#### HOW TO COMPLETE THIS TASK
Can you retype the article on taking the vote away from prisoners in full, word for word?

#### PASSAGE PROVIDED
○ ○ ○ ○

Why the current plan to take the right to vote away from prisoners is a terrible idea

by Gordon Campbell




Rick Sauve was a high school dropout. Back in the day, one of his teachers told him he was stupid, that he’d never finish high school and might as well quit – so he took the comments to heart, and left. Eventually, he became a young prospect for the Satan’s Choice biker gang in Port Hope, Ontario. One night in 1978 a drunk and threatening armed member of a rival bike gang got shot in a local bar – and Sauve and five other members of Satan’s Choice in the bar at the time got convicted of murder in a still-controversial trial, and were sent to prison for life.

That’s not what Sauve is known for in Canada, though. In 2002, after 18 years of campaigning (much of it done from behind bars) Sauve won a landmark victory. It took him two separate trips to the Supreme Court to do it, but he and his lawyer Chip O’Connor won the right for prisoners in Canada to vote.

Now 58, Sauve works these days for Lifeline, an innovative programme launched by the Canadian corrections system that enables lifers on parole to go back into prison to offer counseling and parole assistance to prisoners and warders alike. More than anything, Lifeline provides a personal and positive example to inmates currently serving life sentences, that there is hope for a life beyond prison.

○ ○ ○ ○

#### AVAILABLE DATA
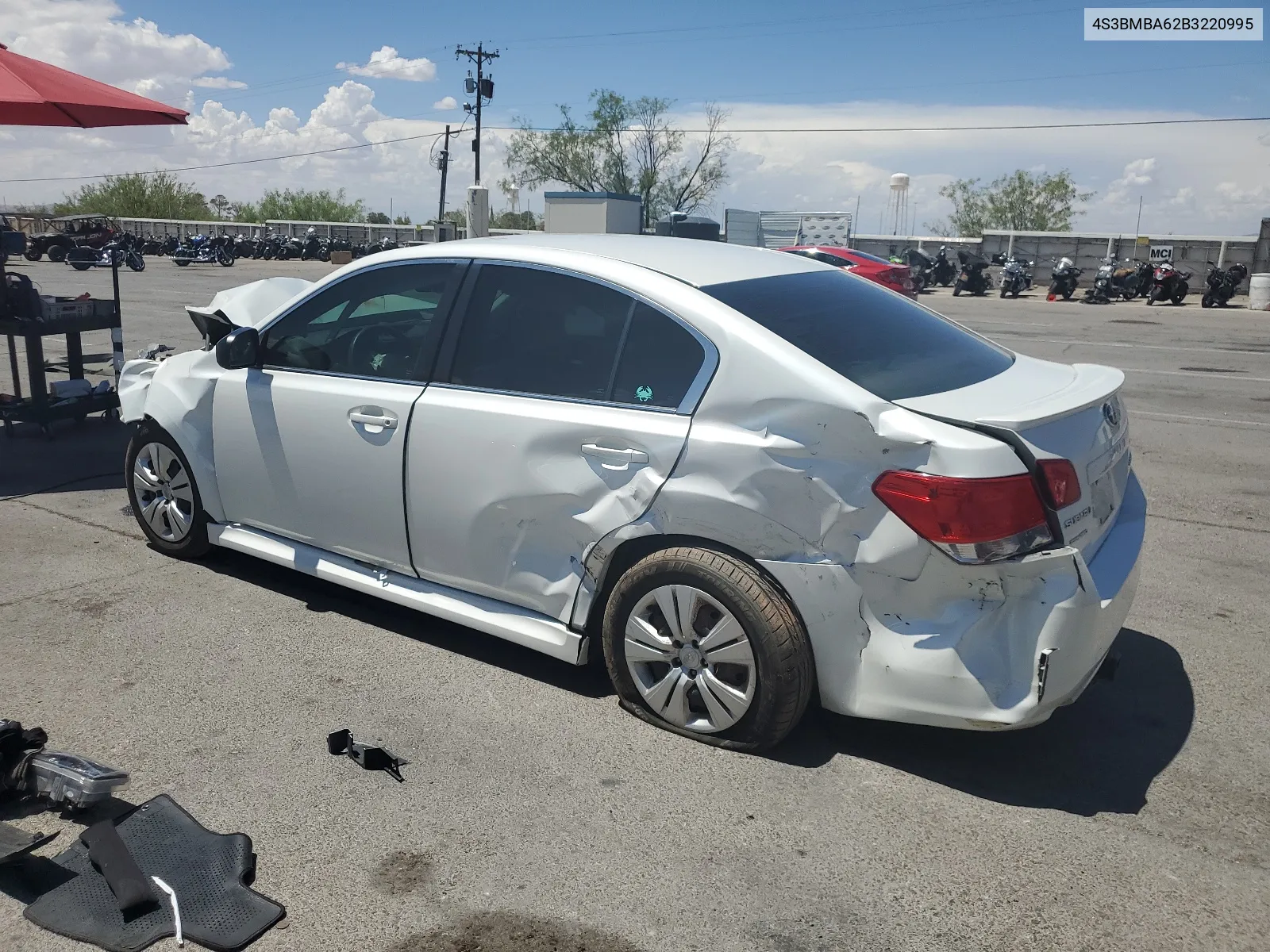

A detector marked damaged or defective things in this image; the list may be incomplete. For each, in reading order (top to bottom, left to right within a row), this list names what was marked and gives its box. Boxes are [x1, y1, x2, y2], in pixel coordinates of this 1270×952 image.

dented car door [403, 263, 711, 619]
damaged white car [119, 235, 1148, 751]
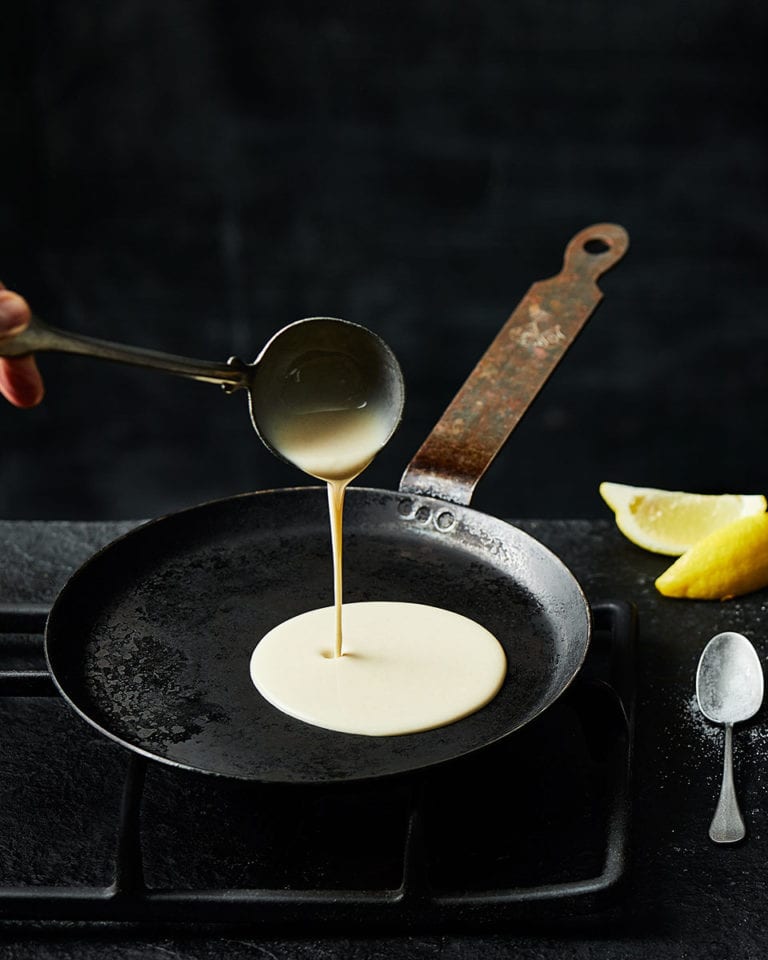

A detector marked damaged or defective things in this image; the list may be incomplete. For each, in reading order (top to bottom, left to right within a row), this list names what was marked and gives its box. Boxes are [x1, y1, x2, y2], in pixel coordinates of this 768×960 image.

○ ○ ○ ○

#### RESULT FOR THIS TASK
Why the current plan to take the right to vote away from prisoners is a terrible idea

by Gordon Campbell




Rick Sauve was a high school dropout. Back in the day, one of his teachers told him he was stupid, that he’d never finish high school and might as well quit – so he took the comments to heart, and left. Eventually, he became a young prospect for the Satan’s Choice biker gang in Port Hope, Ontario. One night in 1978 a drunk and threatening armed member of a rival bike gang got shot in a local bar – and Sauve and five other members of Satan’s Choice in the bar at the time got convicted of murder in a still-controversial trial, and were sent to prison for life.

That’s not what Sauve is known for in Canada, though. In 2002, after 18 years of campaigning (much of it done from behind bars) Sauve won a landmark victory. It took him two separate trips to the Supreme Court to do it, but he and his lawyer Chip O’Connor won the right for prisoners in Canada to vote.

Now 58, Sauve works these days for Lifeline, an innovative programme launched by the Canadian corrections system that enables lifers on parole to go back into prison to offer counseling and parole assistance to prisoners and warders alike. More than anything, Lifeline provides a personal and positive example to inmates currently serving life sentences, that there is hope for a life beyond prison.